Karatün, durumu camidekilerle görüştüklerinde cenazenin kabul edildiğini lisana getirerek, şunları anlattı:
“Sendikacılık ve bir periyot CHP milletvekilliği yapan dayım Doğan Onur, ‘Başımız daha da belaya girmesin.’ dedi. Açıkçası huzursuz olmuştuk. Biz kadro elbiseli 5-6 adam gittik, mescitteki herkes sarıklı, cübbeliydi. Cuma namazını kıldık. O sırada talebimizi reddeden belediyeden olduğunu düşündüğümüz bir imam geldi ve ‘Beni görevlendirdiler.’ dedi. Derken içeriden birileri geldi. ‘Hocamız haber gönderdi, cenazeyi namaz sonuna kadar bekletsinler, müsaade ederlerse ben kıldıracağım, dediğini’ söylediler. Haberi gönderen Mahmut hocaymış. Namaz bitti ve hoca efendi dışarı çıktı, biz hepimiz teşekkür etmek için yanına gittik. Ben o orta çabucak Mahmut Hoca’ya yaklaştım ve kulağına ‘Dayım Müslüman olarak öldü ancak Alman eşinin yanına Hristiyan mezarlığına gömülecek.’ deyince içimizi rahatlatan bir yanıt verdi. ‘İnsanlara ne oluyor ki, her yer Allah’ın toprağı. Orası burası fark etmez. Dayınızın Müslüman olarak öldüğüne şehadet eder misiniz?’ diye sordu. ‘Evet, Müslüman olarak öldü ama eşi Renate’yi çok seviyordu.’ karşılığı sonrasında cenaze namazını kıldırdı.”
Cemaatin cenazeye büyük ilgi gösterdiğini belirten Karatün, Feriköy Protestan Mezarlığında da defin öncesinde şapelde dua edildiğini, ailenin burada dini merasim istenmemesi üzerine dayısının eşinin yanında toprağa verildiğini anlattı.
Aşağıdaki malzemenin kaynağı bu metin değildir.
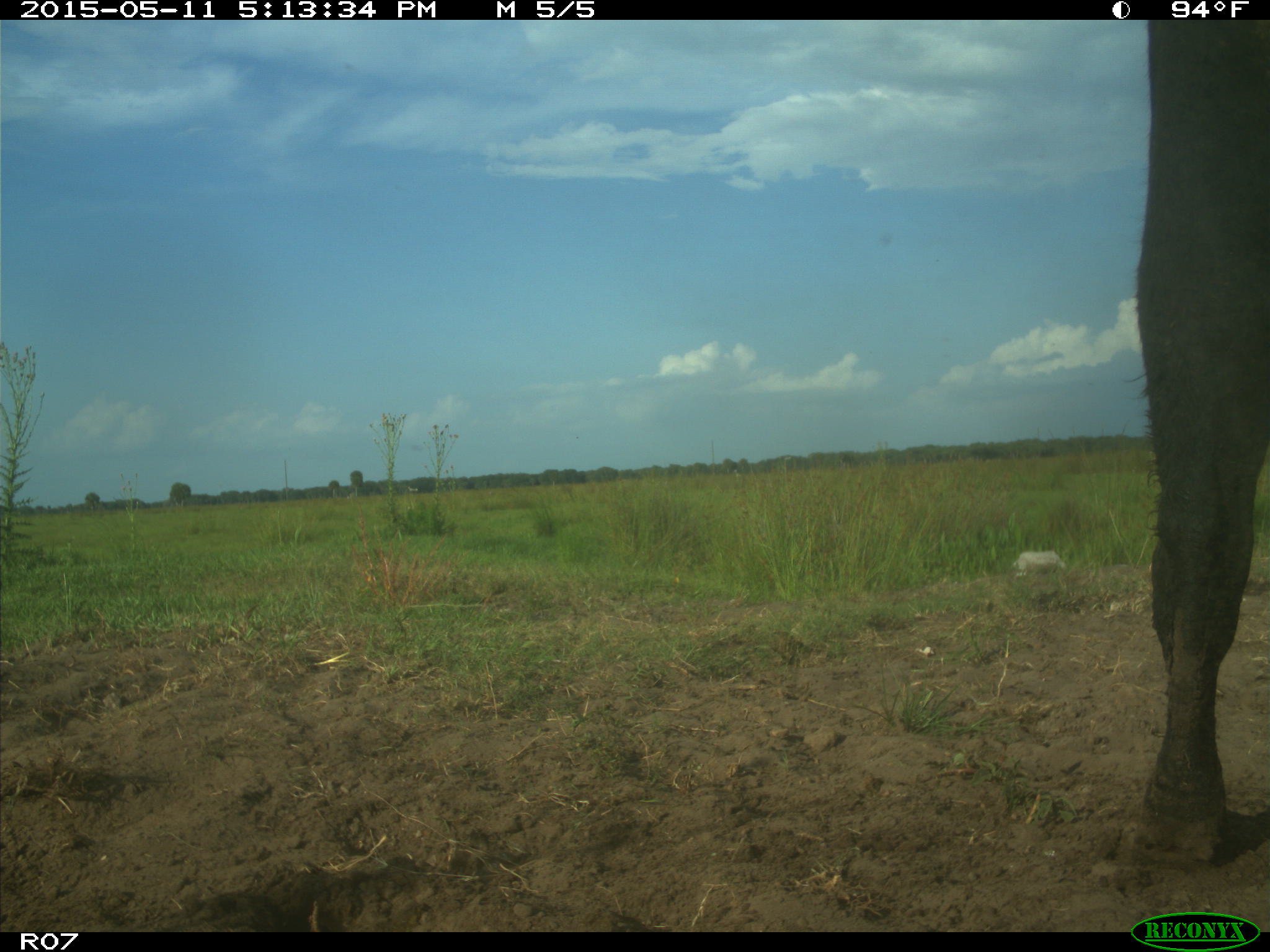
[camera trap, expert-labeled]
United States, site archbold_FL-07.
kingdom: Animalia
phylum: Chordata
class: Mammalia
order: Artiodactyla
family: Bovidae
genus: Bos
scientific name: Bos taurus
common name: domestic cow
Bos taurus (domestic cow).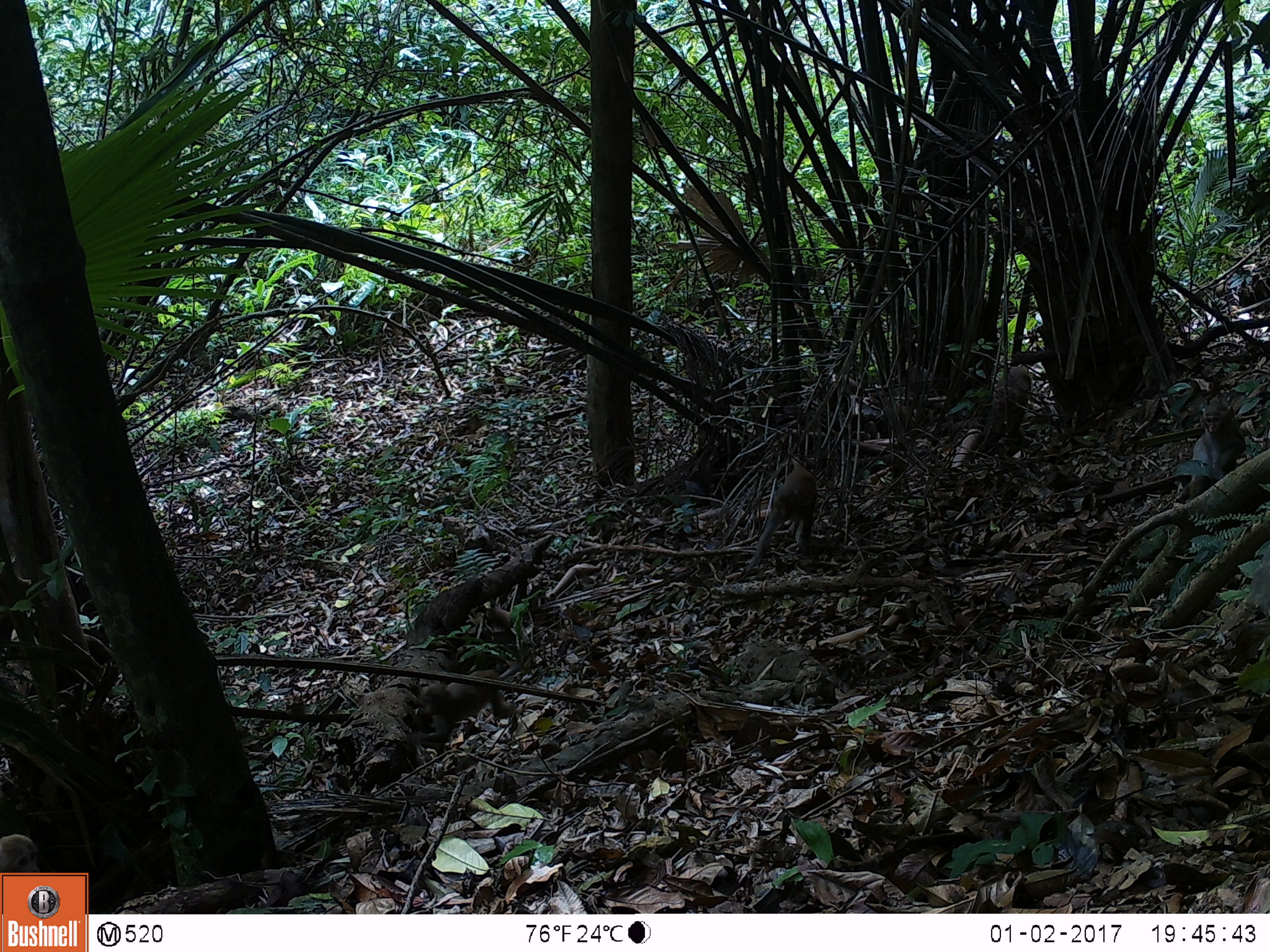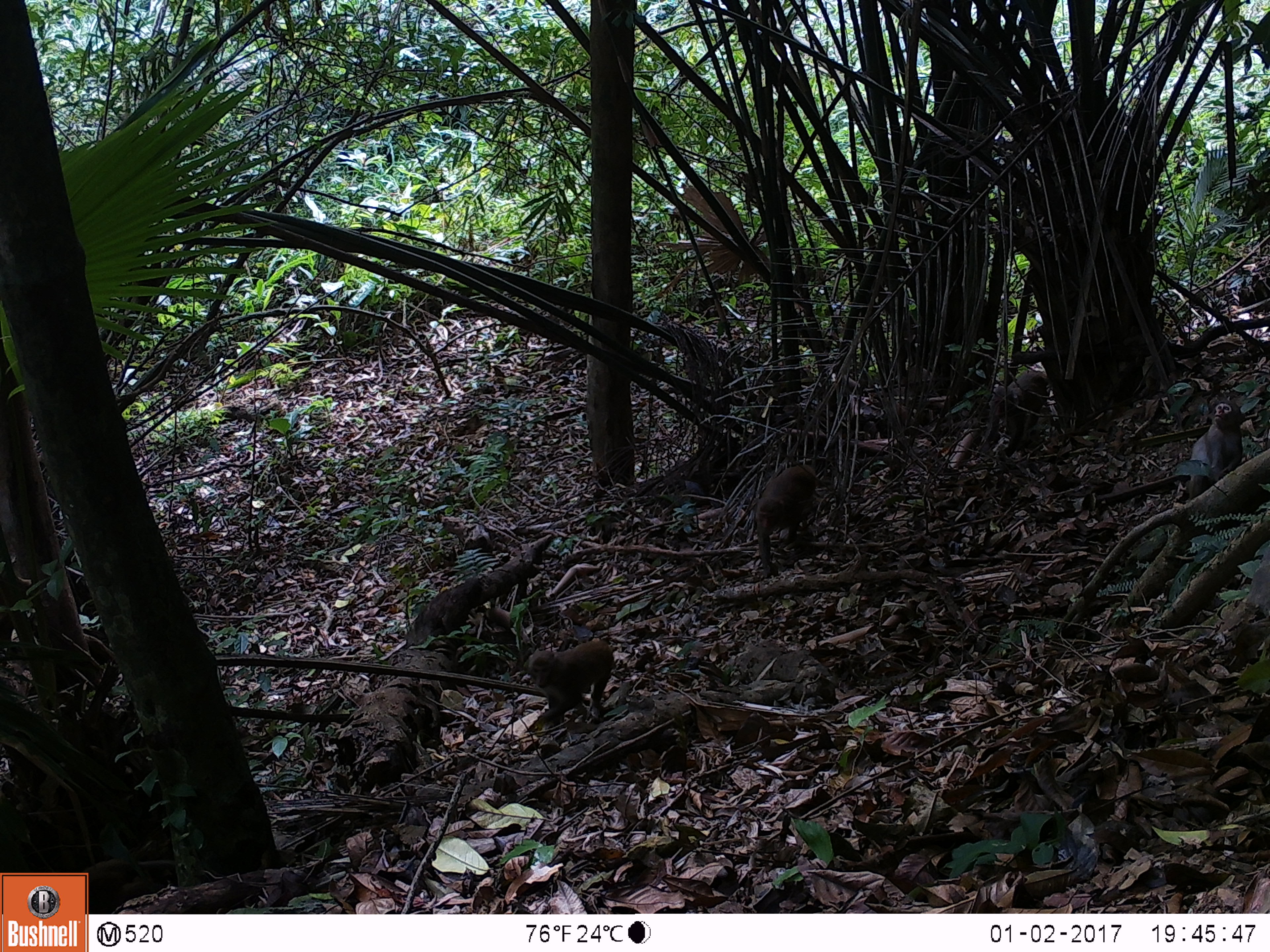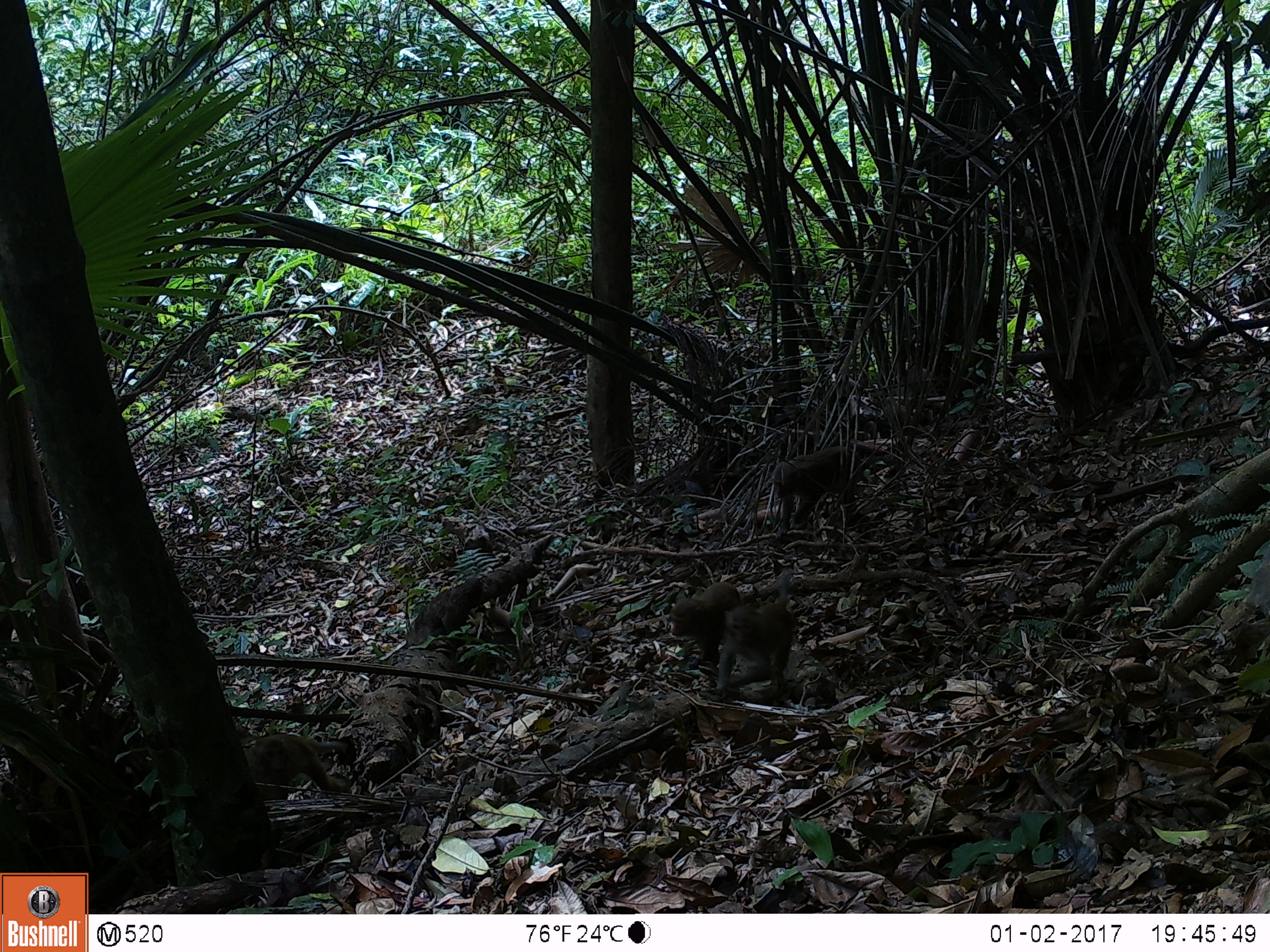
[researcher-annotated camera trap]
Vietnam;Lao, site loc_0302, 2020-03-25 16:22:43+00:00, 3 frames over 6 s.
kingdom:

Ailenin yaşadığı bu olayı Mahmut Ustaosmanoğlu’nun vefatının akabinde Twitter’dan paylaştığını ve birçok olumlu olumsuz reaksiyon aldığını belirten Karatün, kelamlarını şöyle tamamladı:
“Orada bir müsamahayla karşılaştık. Allah hem Mahmut Hoca’ya hem de dayıma rahmet etsin. CHP milletvekilliği yapan ve çizgisi belirli olan dayım da (Doğan Onur) orada çok şaşırdı. ‘Her yer Allah’ın toprağı, her yere gömülebilir. Ben de yardımcı olabilirim.’ kelamı dayımı etkilemişti. CHP’li olarak yaşayıp öldü lakin merakını cezbetti. Sonrasında ziyaret ettiğini biliyorum. ‘Ben o adamı gidip ziyaret etmek, elini sıkmak isterim. Aydın bir insan olarak gördüm.’ demişti.”